# EM QUE CONSISTE
Repete, sem qualquer alteração, o texto integral sobre o procedimento cautelar.

# TEXTO DE ORIGEM
┌──
7. O procedimento cautelar não especificado foi interposto contra o proprietário do prédio em questão, na época, e os recorridos foram notificados da decisão que decretou a providência. Aos recorrentes que apresentaram a petição corrigida como benefício concedido ao autor no caso de indeferimento, aproveitam todos os efeitos civis da primeira petição apresentada.

8. «Ora considerando-se toda a tramitação processual anterior, salientando-se designadamente o facto de que, atento o conteúdo do citado Acórdão desta Relação», de Lisboa «de 13-12-2000 tem de concluir-se que o arrolamento intentado, que veio a ser decretado, retroage à data em que foi intentada a mencionada providência cautelar não especificada"Assim sendo, como é, isso significa que, por um lado, à data em que foi intentado o arrolamento, o requerido F ainda era dono/proprietário do prédio em causa», citando o Acórdão de 28/9/2004 da Relação de Lisboa.
└──
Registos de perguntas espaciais
┌──
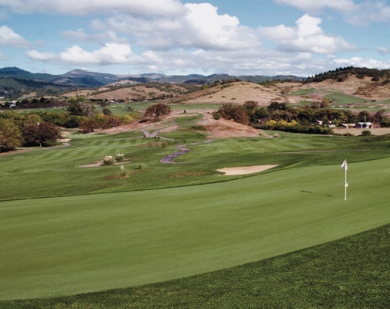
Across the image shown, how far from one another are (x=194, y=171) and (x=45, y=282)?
70.1ft

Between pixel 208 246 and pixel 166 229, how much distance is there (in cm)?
209

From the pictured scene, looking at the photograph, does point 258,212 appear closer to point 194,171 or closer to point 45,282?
point 45,282

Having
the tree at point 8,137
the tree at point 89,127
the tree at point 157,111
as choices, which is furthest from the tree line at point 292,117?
the tree at point 8,137

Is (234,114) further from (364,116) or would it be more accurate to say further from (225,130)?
(364,116)

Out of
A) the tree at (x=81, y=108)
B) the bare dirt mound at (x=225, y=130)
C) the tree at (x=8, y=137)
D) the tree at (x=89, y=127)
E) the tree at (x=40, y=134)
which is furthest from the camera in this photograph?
the tree at (x=81, y=108)

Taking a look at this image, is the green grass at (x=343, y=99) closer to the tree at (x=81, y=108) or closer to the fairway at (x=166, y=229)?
the tree at (x=81, y=108)

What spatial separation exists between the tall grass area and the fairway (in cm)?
4

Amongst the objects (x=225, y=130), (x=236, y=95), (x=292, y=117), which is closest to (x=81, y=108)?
(x=236, y=95)

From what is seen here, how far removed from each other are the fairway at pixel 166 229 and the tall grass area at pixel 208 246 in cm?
4

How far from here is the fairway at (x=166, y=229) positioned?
10180 mm

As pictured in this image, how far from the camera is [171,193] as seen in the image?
63.2ft

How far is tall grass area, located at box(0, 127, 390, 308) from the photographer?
28.1 feet

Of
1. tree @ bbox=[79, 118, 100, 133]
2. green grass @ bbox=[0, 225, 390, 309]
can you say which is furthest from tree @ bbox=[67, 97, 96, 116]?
green grass @ bbox=[0, 225, 390, 309]

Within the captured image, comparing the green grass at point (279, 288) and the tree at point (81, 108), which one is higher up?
the tree at point (81, 108)
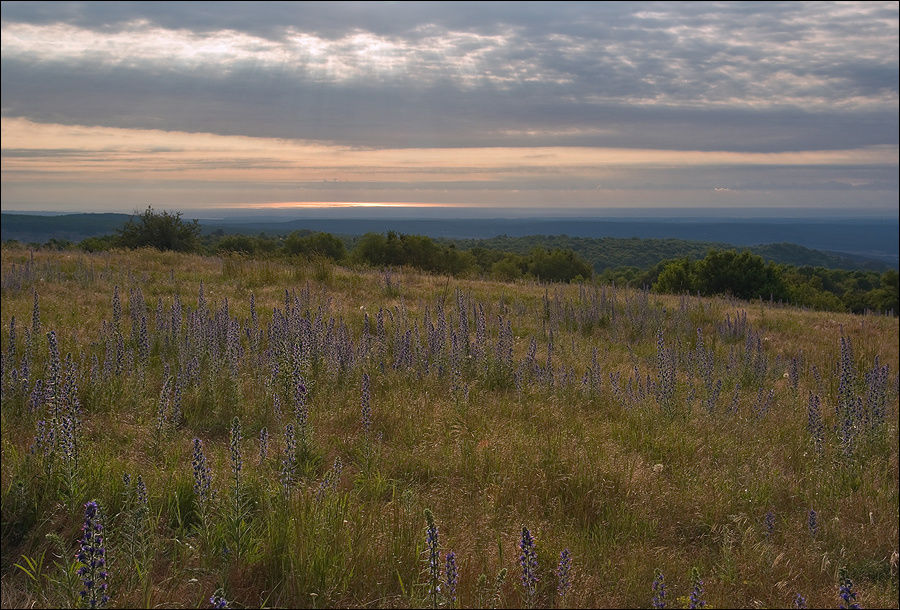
└──
# RESOLUÇÃO DA TAREFA
7. O procedimento cautelar não especificado foi interposto contra o proprietário do prédio em questão, na época, e os recorridos foram notificados da decisão que decretou a providência. Aos recorrentes que apresentaram a petição corrigida como benefício concedido ao autor no caso de indeferimento, aproveitam todos os efeitos civis da primeira petição apresentada.

8. «Ora considerando-se toda a tramitação processual anterior, salientando-se designadamente o facto de que, atento o conteúdo do citado Acórdão desta Relação», de Lisboa «de 13-12-2000 tem de concluir-se que o arrolamento intentado, que veio a ser decretado, retroage à data em que foi intentada a mencionada providência cautelar não especificada"Assim sendo, como é, isso significa que, por um lado, à data em que foi intentado o arrolamento, o requerido F ainda era dono/proprietário do prédio em causa», citando o Acórdão de 28/9/2004 da Relação de Lisboa.